## TEXTO DO DOCUMENTO
____
Consultor Jurídico 31/01/2012
Mudanças na jurisprudência
Promotores do MP-SP paulista terão "aula de mensalão"
Apesar
de o acórdão sobre a condenação dos réus da Ação Penal 470 pelo Supremo
Tribunal Federal ainda não ter sido publicado, as mudanças na
jurisprudência criminal indicadas pelos votos dos ministros já são
estudadas pelo Ministério Público. Reportagem de Cristine Prestes
publicada nesta quinta-feira (31/1) pelo jornal Valor Econômico informa
que a Escola Superior do MP em São Paulo dará uma aula a seus promotores
e servidores sobre o julgamento do chamado "mensalão".
De acordo
com a reportagem, a aula inaugural intitulada Os reflexos penais da
Ação Penal 470 acontecerá no dia 21 de fevereiro. Segundo o diretor da
escola, o procurador de Justiça Mário Luiz Sarrubbo, a grande inovação
do julgamento ocorreu no trato com as provas contra os réus. "A maior
quebra de paradigma é a interpretação e valoração das provas", afirma.
Segundo ele, os tribunais do país tratavam as provas obtidas em
investigações criminais de uma maneira muito mais garantista, o que não
ocorreu no caso do mensalão. "A expectativa é a de que se utilize essa
jurisprudência", diz. "O juiz vai ter um lastro maior, baseado na
decisão da maior corte do país."
Ainda segundo o diretor da
escola, a avaliação inicial será mais técnica, para que os promotores e a
comunidade jurídica possam discutir até que ponto a nova jurisprudência
do STF pode se assentar — ou se ela decorre de um julgamento político.
Além de Sarrubbo, os palestrantes da aula inaugural serão os professores
da Faculdade de Direito da Universidade de São Paulo (USP) Renato de
Mello Jorge Silveira e Eduardo Saad-Diniz.
____
## LINHAS
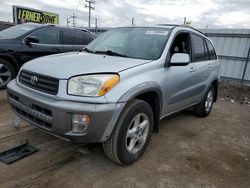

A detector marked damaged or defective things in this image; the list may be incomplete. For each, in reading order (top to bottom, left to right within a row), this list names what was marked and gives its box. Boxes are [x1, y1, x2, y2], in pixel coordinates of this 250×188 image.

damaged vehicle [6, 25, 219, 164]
____
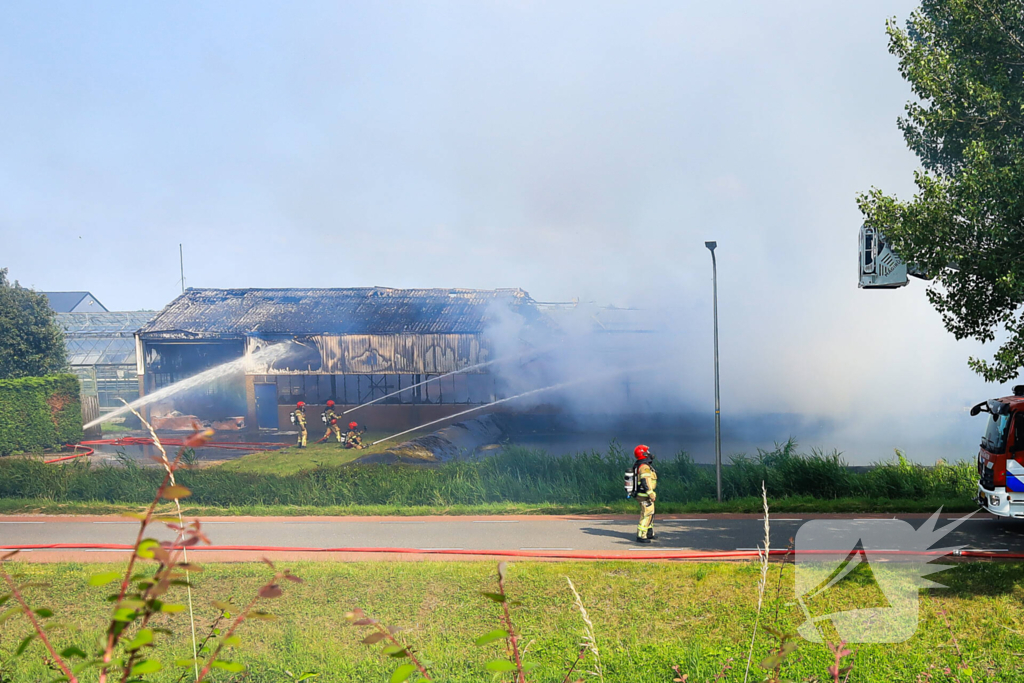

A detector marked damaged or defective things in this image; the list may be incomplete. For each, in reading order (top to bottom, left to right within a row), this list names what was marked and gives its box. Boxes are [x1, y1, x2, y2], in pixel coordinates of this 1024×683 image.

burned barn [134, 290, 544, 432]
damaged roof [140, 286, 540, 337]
____
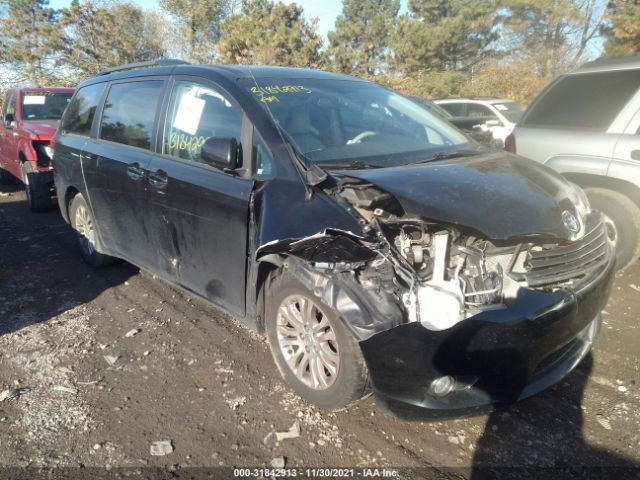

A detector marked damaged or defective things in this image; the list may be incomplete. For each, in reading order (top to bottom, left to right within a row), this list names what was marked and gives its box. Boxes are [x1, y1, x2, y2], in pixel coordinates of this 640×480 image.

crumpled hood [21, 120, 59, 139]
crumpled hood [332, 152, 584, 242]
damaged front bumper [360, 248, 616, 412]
____
## INSTRUÇÕES DA TAREFA
Por favor, responda em uma frase: de acordo com a reportagem sobre a aula do mensalão, em que dia acontecerá a aula inaugural?

## SOLUÇÃO DO PROBLEMA
A aula inaugural acontecerá no dia 21 de fevereiro.